The writing achieved its nadir in the first episode, and got better afterwards, though it still had its shaky moments, in which otherwise intelligent actors are compelled to intone lines like, “The Time of the Sword and the Axe is nigh.” By the third episode I felt quite engaged with the story, though by the eighth I felt it had gone on an hour or two too long.
But I noticed one thing that I haven’t seen mentioned in any of the reviews, which is that this series is a prologue. By the end of the first series the actual story hasn’t started yet. All we’ve got is the backstory of the three main characters, and they have barely begun the process of forming their weird, alienated, world-saving little family.
For the actual story, you have to wait till Season 2. Season 1 wasn’t even necessary, because any backstory could have been told in flashback. You didn’t need eight whole hours of it.
Huh. I’ve never seen a series in which the prequel appeared first.
I can’t wholeheartedly recommend Witcher, because it’s rocky in places and you have to like the sort of thing that it is. But for what it’s worth, I’ll check out Season 2 when it drops, because then it has the potential to be sort of amazing.
Lost in Space also had a first season that’s basically a prequel – they spend an entire season on a planet with many other people, and their location is basically known, and only in the very last episode do they get “lost”.
You\re right about the needlessness of the backstory. Yenneffer’s story could have been doled out in pieces over a couple of seasons. Ciri’s could have been scrapped altogether.
The first two books of short stories are pretty good. I haven’t read the novels yet, but of course, the show makes a lot more sense if you read the books and/or played the game. So I cannot judge it from the perspective of a newcomer. The critics were extremely harsh, even given the bad writing in the first episode.
I don’t think there is a “sneaky” feminist subtext; I think the text is upfront about the idea that women have always dealt with more shit than men. And women use any power they get, sort of like men in that regard.
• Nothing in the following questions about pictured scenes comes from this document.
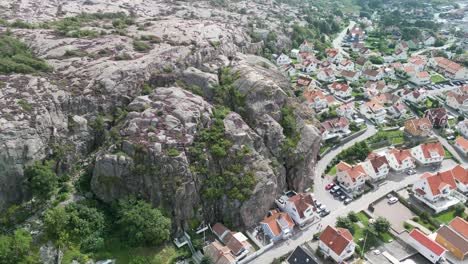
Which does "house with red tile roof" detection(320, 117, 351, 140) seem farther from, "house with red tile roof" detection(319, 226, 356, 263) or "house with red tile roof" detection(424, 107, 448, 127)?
"house with red tile roof" detection(319, 226, 356, 263)

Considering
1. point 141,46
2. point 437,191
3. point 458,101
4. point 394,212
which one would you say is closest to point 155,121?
point 141,46

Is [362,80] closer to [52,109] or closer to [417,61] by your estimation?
[417,61]

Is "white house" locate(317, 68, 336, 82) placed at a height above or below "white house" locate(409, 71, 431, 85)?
below

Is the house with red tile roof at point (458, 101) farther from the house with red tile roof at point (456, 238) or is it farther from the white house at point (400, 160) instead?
the house with red tile roof at point (456, 238)

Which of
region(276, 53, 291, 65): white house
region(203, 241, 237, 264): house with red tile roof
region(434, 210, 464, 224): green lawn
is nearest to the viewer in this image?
region(203, 241, 237, 264): house with red tile roof

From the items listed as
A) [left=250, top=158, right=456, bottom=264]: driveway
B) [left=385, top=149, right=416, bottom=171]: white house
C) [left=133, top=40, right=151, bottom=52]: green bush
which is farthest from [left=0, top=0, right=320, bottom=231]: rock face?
[left=385, top=149, right=416, bottom=171]: white house

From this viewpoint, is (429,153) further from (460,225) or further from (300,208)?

It’s not perfect; there is some male wish fulfillment embodied by Geralt, who is buffer than Superman (literally: Cavil got into better shape to play him than he did for Clark Kent.), cannot catch STDs; cannot get anyone pregnant and can expect to be healthy up to his 200th birthday if he makes it there. But I would argue it is no more misogynistic than any other popular fantasy movie/series and actually contains that subversive element that most of them lack.